A hospital gown, sometimes called a johnny gown or johnny, especially in Canada and New England, is "a long loose piece of clothing worn in a hospital by someone doing or having an operation". It can be used as clothing for bedridden patients.

==Utility==
Hospital gowns worn by patients are designed so that hospital staff can easily access the part of the patient's body being treated.

The hospital gown is made of fabric that can withstand repeated laundering in hot water, usually cotton, and is fastened at the back with twill tape ties.

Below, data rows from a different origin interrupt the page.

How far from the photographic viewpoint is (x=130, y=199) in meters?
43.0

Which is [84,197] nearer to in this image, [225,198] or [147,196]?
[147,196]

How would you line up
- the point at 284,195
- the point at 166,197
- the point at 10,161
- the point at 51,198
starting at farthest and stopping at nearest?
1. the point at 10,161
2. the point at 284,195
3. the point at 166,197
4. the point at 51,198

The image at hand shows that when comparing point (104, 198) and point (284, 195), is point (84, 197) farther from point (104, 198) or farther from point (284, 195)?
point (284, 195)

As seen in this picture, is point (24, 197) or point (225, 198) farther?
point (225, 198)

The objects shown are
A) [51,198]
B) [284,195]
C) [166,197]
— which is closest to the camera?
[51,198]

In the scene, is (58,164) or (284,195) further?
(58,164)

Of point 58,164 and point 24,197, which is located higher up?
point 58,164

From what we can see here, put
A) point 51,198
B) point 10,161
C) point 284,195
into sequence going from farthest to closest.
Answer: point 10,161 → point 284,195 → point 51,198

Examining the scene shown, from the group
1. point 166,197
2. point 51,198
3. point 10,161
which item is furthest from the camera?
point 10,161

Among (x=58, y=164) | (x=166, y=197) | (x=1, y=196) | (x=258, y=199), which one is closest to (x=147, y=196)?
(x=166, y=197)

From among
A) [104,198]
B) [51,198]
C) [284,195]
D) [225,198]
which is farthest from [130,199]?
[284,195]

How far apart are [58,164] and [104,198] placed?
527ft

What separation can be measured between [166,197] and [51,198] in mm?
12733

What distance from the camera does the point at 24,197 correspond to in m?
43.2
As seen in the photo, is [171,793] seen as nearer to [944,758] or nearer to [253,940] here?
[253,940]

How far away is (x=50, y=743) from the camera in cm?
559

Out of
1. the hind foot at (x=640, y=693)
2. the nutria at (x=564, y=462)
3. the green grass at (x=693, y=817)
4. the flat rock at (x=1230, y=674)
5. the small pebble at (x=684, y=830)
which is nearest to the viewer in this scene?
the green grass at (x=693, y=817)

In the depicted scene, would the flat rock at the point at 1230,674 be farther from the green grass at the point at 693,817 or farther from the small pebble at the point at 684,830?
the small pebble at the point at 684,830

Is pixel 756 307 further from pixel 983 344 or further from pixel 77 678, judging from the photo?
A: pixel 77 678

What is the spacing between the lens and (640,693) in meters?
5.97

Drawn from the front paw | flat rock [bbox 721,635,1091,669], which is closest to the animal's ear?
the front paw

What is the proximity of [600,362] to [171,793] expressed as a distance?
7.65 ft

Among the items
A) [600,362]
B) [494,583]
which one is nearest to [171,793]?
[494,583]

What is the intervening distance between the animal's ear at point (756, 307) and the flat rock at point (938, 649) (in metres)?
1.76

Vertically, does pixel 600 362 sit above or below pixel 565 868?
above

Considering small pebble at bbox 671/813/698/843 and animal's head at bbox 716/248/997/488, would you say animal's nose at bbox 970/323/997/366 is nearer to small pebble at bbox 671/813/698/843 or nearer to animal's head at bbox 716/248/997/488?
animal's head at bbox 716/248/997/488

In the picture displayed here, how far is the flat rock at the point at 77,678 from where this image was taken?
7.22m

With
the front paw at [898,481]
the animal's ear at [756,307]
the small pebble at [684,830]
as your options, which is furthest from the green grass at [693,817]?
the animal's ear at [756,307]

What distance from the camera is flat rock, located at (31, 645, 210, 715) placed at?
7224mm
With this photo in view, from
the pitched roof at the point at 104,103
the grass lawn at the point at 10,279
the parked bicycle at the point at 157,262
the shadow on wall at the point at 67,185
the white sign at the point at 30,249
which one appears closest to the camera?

Disposable hospital gowns may be made of paper or thin plastic, with paper or plastic ties.

Some gowns have snaps along the top of the shoulder and sleeves, so that the gown can be removed without disrupting intravenous lines in the patient's arms.

Hospital gowns used in psychiatric care will sometimes use snaps in the back instead of ties.

Used paper hospital gowns are associated with hospital infections, which could be avoided by proper disposal.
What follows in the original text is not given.